Lundi 12.03.07 dance yer socks off
The Let’s Stop Nicola Smoking campaign is let out again today. She’s waiting for the bus, sitting on the tree stump and puffing away when a man in a car pulls up beside her, rolls down the window and gives her a lecture on the harm smoking does to your body. He tells her that he has sat down with his family many evenings to watch TV and together they have seen just how destructive smoking can be. I’ll have to rent that video. Or perhaps I just need to retune the TV. Nicotine thanks him for his advice and as he leaves a trail of smoke behind him she puffs harder and more deliberately on her smog stick.
My lesson plans for this week are centred around the national celebrations on an emerald island off the west coast of Europe. There are posters to prepare, projects to mount and decorate and dancing to perfect. Madame Caruge’s class spend the morning brightening up the two giant wooden boards to display their project work on Ireland. Its times like this when I miss Quark Xpress and when I yearn to express my artistic license. I’m itching to takeover and do some layout but it’s the kids’ work so I resist and instead give guidance, do spell-checks, write out headings, draw shamrocks and cast an eye over their work. Those who have nothing solid to show are given Irish stain-glass stencils to trace, colour and cut: a Leprechaun, a crock o’ gold, a Celtic pattern, shamrocks, the harp, the tri-colour, a high-cross and ‘Erin go bragh’ (Gaelic for: Ireland forever. French for: Irlande pour toujours).

§ **TASKS TO COMPLETE**:
1. Summarize the diary entry on Nicola's smoking and the Ireland lessons in two sentences.
2. Translate this sentence from the diary entry on Nicola's smoking and the Ireland lessons into Spanish: "There are posters to prepare, projects to mount and decorate and dancing to perfect."
3. Pick up the diary entry on Nicola's smoking and the Ireland lessons after its final sentence, and write its continuation.
The data set out after this point are separate material and are not part of the diary entry.

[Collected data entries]
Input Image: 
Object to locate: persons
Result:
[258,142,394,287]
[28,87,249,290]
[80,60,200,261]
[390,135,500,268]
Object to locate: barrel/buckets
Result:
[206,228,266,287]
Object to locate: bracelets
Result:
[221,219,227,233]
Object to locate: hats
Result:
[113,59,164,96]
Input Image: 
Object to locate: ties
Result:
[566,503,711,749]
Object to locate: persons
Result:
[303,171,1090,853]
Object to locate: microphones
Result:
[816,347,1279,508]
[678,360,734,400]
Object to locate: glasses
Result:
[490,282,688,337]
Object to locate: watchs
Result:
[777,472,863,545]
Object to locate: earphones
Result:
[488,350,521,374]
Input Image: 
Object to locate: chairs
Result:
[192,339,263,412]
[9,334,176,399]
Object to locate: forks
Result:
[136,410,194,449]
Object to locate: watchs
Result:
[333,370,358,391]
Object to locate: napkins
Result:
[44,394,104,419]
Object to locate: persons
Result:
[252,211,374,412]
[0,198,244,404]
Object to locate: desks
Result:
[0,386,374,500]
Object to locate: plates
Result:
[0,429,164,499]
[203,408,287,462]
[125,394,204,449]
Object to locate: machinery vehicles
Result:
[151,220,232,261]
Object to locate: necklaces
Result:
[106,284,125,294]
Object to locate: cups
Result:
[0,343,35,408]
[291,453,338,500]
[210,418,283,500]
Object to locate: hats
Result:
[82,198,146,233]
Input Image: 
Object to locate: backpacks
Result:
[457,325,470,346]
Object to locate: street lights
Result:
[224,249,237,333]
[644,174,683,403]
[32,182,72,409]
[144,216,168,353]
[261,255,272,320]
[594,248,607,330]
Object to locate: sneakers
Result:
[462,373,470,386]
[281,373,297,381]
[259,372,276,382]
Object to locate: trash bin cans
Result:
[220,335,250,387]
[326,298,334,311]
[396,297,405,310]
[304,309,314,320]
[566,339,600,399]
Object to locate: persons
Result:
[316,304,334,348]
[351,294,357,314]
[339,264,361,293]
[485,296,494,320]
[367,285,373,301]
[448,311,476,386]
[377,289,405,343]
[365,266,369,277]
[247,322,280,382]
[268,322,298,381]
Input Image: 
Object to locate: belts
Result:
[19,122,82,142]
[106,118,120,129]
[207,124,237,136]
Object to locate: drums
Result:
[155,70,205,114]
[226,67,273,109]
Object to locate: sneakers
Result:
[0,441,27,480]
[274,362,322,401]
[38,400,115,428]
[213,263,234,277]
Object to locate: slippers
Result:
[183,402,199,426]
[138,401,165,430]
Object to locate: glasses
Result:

§ **ANSWER LIST**:
1. While Nicola waits for the bus and smokes, a man in a car stops to lecture her on the harm smoking does, and after thanking him she puffs harder as he drives away. The writer's lessons this week center on Ireland's national celebrations, and as Madame Caruge's class decorates two giant wooden boards with their project work, the writer resists taking over the layout and offers guidance instead.

2. Hay carteles que preparar, proyectos que montar y decorar, y bailes que perfeccionar.

3.
Mr Duval’s class benefit from his energetic ways as we take to the yard to practise our Irish dancing; he tells me about his weekend water workouts when he likes to dive down to the depths and catch lobsters and strange fish. The kids have already spent the morning doing P.E so they’re sufficiently warmed up for such a spectacle. The rest of the time is spent cutting out cardboard shamrocks and designing by-lines for various projects: Fabriqués par les élèves de CM2 de Chateauboeuf A.
The younger classes are all waiting on the unveiling of their shamrocks… Madame Edragas’ pot has taken flight with five shoots while the others are struggling with only one or two healthy buds. If these plants don’t take to the Martiniquan climate at least we’ll always have a multitude of paper shamrocks to look at. We prepare for our shamrock corner by creating a sign using a cut-out of the word SHAMROCK. The children stick their many green shamrock leaves unto each character until the word shamrock has sprouted sufficiently. I do the same exercise using the word IRELAND. It’s a good way to help them practise their spelling skills and pronunciation. When each word has been completed I get children to take a character and form the chosen word. I then call out letters and each child raises their letter on their turn.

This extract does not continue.